Aux talens, à l’expérience, aux excellens principes de madame Campan, appartiennent sans doute les succès brillans et rapides qu’obtint l’institution de Saint-Germain. Toutefois on doit convenir qu’elle était merveilleusement favorisée par l’opinion. Rechercher, accueillir, seconder tous ceux qui avaient approché de la cour, c’était alors braver, humilier le pouvoir régnant ; et l’on sait si l’on s’est refusé jamais un pareil plaisir en France. J’étais bien jeune alors, et cette disposition des esprits, dans ceux qui m’entouraient, ne m’échappait point. Toutes les fortunes avaient changé de mains, tous les rangs se trouvaient confondus par l’effet des secousses de la révolution : la société était comme une bibliothèque dont on aurait replacé les livres au hasard, après en avoir arraché les titres. Le grand seigneur, ruiné, dînait à la table de l’opulent fournisseur, et la marquise, brillante d’esprit et de grâce, était assise au bal à côté de l’épais parvenu. À défaut des distinctions et des dénominations anciennes que proscrivait le directoire, l’élégance des manières et la politesse du langage formaient une espèce d’aristocratie peu commune. La maison de Saint-Germain, dirigée par une femme qui avait le ton, le maintien, les habitudes et la conversation de la meilleure société, devenait, pour les jeunes

  1. Ce fragment est extrait d’un Mémoire dont Napoléon, dans les cent jours, a ordonné le dépôt aux archives du ministère des relations étrangères.

• Objectif
Selon l'extrait sur l'institution de Saint-Germain, pourquoi l'opinion favorisait-elle cet établissement ? Expliquez-le en une à trois phrases.

• Données fournies
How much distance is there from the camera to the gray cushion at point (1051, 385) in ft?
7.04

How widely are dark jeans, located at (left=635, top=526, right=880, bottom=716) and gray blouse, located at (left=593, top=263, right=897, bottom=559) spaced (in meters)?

• Réponse attendue
À cette époque, rechercher, accueillir et seconder tous ceux qui avaient approché de la cour revenait à braver et à humilier le pouvoir régnant. Or, d'après le texte, on ne s'est jamais refusé un tel plaisir en France. L'institution profitait donc de cette disposition des esprits.